The proposed architecture is predicated on two key insights:

  1. Aggressive Dilation Issues: While dilated convolutions are useful for increasing the receptive field without losing resolution, excessively increasing dilation factors can lead to a sparse distribution of kernel weights. This sparsity undermines the network's ability to aggregate local features, particularly detrimental when dealing with small objects.
  2. Local Feature Extraction (LFE) Module: To counteract the drawbacks of increased dilation, the authors introduce the LFE module which progressively decreases the dilation factor through its layers. This adjustment enables denser aggregation of local features, effectively mitigating the shortcomings introduced by the sparse nature of dilated convolutions in capturing small objects.

Evaluation and Results

The proposed method was evaluated using three different remote sensing datasets.

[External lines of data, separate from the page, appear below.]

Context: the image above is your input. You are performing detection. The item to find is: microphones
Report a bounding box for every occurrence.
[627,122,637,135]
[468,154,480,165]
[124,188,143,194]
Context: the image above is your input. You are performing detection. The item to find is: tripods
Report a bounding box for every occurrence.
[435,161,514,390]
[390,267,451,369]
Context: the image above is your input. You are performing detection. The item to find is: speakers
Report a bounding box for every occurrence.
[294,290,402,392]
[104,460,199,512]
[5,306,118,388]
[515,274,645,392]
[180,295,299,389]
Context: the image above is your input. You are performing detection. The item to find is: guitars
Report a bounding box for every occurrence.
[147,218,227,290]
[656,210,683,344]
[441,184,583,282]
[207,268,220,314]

The results consistently demonstrate that the network architecture outperforms state-of-the-art models such as U-Net and DeepLab, particularly in its ability to handle small objects. For instance, on the Toyota City Dataset, the inclusion of the LFE module provided significant improvements in metrics like Average Precision (AP) and Average Recall (AR) across various object sizes, with a notable enhancement for very small objects. This performance boost underscores the efficacy of the decreasing dilation strategy in preserving spatial consistency and extracting local structures.

Numerical Analysis

Using Effective Receptive Field (ERF) analysis, the authors reveal that traditional dilated convolutions result in a problematic grid-like pattern in the ERF, which is indicative of spatial discrepancies and a lack of local feature integration. The inclusion of the LFE module successfully alleviates these issues, smoothing out the ERF and maintaining consistency across the feature map.

Implications and Future Directions

The findings suggest significant implications for future applications in remote sensing and beyond. The ability to accurately segment small, densely packed objects could enhance diverse tasks such as urban planning, agriculture monitoring, and environmental surveillance. The methodology also holds potential in other domains where small object segmentation is critical, such as biomedical imaging for cell segmentation and pedestrian detection in crowded environments.

This work opens avenues for further exploration into adaptive dilation strategies that could dynamically adjust dilation factors based on contextual understanding of the scene. Additionally, integrating the proposed architecture with other instance-aware segmentation pipelines could offer more robust solutions for complex segmentation tasks.

In conclusion, this paper presents a compelling case for revising conventional dilated convolution techniques, demonstrating through extensive experimentation and rigorous analysis that consideration of local feature density is crucial for effective small object segmentation in high-resolution remote sensing imagery.